» DIRECTIONS:
Using the school description, decide whether each statement agrees with it, and answer yes or no, quoting the words that decide it: (a) The school was founded in 2006. (b) The campus sits on 10 acres of land. (c) The school has 46 foreign teachers.

» SOURCE EXTRACT:
++++++++++++++++++++
The American School of Ulaanbaatar (ASU) in Khan Uul, Ulaanbaatar, Mongolia is a private international school, which was founded in 2006. It offers an educational program from Pre-kindergarten to Grade 12 for students of all nationalities. As of 2020, enrollment is at 395 in the elementary school and 255 in the secondary school representing over 25 different nationalities. There are currently 117 staff members with 46 foreign teachers.

== Facilities ==
The campus consists of an elementary building and a secondary building on 5 acres of land. The campus has an outdoor soccer field, tennis court and basketball court. Indoor facilities include libraries, computer labs, gymnasiums, dance rooms, art rooms, music rooms, science labs as well as a fitness room, auditorium and atrium.
++++++++++++++++++++
» DATA SHOWN:

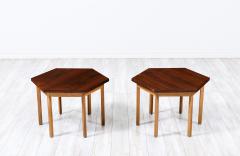 Paul McCobb Paul McCobb Delineator Hexagonal Rosewood Side Tables for Lane - 3363930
++++++++++++++++++++
» SOLUTION FOR THIS PROBLEM:
(a) Yes: "which was founded in 2006"
(b) No: "on 5 acres of land"
(c) Yes: "117 staff members with 46 foreign teachers"